Second Vice President of the Chamber of Deputies
- Incumbent
- Assumed office 1 February 2023
- President: Arthur Lira
- Preceded by: André de Paula

Personal details
- Born: Sóstenes Silva Cavalcante 16 January 1975 (age 51) Maceió, Alagoas, Brazil
- Party: PL (2022–present)
- Other political affiliations: PSD (2013–2016); DEM (2016–2022); UNIÃO (2022);
- Website: www.lagoadigital.com/sostenes/

Religious life
- Religion: Christian
- Denomination: Neopentecostal
- Church: Assembly of God

= Sóstenes Cavalcante =

Brazilian politician

Sóstenes Silva Cavalcante (born 16 January 1975) is a Brazilian politician and pastor. Although born in Alagoas, he has spent his political career representing Rio de Janeiro (state), having served as state representative since 2015.

==Personal life==
Cacalcante is married to Isleia Cavalcante. He is a pastor of the Assembleias de Deus church.

==Political career==
Cavalcante voted in favor of the impeachment against then-president Dilma Rousseff and political reformation. He would later back Rousseff's successor Michel Temer against a similar impeachment motion, and also voted in favor of the Brazil labor reform (2017).

Due to his evangelical beliefs Cacalcante is strongly against same-sex marriage, and since his time in the chambers of deputies has been pushing for a bill that would define marriage as exclusively between a man and woman.

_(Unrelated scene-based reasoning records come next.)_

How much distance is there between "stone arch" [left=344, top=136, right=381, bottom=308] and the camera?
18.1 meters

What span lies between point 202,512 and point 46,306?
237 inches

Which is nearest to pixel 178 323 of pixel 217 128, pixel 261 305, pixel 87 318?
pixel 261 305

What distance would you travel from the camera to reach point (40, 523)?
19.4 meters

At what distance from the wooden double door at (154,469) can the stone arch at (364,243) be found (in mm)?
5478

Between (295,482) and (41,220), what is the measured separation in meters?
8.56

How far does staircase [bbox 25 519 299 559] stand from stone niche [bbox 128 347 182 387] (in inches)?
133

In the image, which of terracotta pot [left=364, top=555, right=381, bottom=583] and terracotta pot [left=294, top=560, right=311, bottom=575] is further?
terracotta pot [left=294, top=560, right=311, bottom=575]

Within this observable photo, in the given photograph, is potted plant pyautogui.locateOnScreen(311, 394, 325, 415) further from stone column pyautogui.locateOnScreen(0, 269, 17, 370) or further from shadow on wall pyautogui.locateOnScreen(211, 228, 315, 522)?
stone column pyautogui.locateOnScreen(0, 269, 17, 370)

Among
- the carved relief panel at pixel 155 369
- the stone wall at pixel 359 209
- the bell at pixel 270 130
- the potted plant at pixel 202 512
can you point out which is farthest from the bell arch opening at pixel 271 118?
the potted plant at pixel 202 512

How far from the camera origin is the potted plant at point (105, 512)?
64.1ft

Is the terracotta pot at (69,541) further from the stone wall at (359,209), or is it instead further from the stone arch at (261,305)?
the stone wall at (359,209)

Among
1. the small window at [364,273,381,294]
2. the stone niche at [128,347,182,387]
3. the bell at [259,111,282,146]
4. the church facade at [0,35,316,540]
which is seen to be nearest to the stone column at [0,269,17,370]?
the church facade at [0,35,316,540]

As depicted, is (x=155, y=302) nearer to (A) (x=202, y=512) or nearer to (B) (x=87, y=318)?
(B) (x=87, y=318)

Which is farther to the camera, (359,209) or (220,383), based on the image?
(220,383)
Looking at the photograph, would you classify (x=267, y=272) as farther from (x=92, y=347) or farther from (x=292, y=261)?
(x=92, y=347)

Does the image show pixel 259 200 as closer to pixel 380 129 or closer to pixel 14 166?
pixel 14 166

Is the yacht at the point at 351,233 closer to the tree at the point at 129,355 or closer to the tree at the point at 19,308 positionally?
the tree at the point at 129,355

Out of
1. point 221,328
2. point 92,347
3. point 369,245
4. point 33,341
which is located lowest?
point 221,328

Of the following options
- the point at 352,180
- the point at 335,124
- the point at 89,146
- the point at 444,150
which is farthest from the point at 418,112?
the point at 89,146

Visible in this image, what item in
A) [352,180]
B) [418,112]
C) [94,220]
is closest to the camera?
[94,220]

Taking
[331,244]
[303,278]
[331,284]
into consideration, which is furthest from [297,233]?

During his time in office Cacalcante has lobbied with other evangelical politicians including Eduardo Cunha and Everaldo Pereira.

=== PL 1904/2024 ===
In 2024, he proposed the PL 1904/2024, which equates abortion after 22 weeks of gestation to simple homicide and restrictions, including in cases of pregnancy resulting from rape, cases in which abortion is permitted under current legislation.

Cavalcante stated that he proposed the bill to "test" whether Former President Luiz Inácio Lula da Silva would fulfill his promise not to veto projects of a moral nature.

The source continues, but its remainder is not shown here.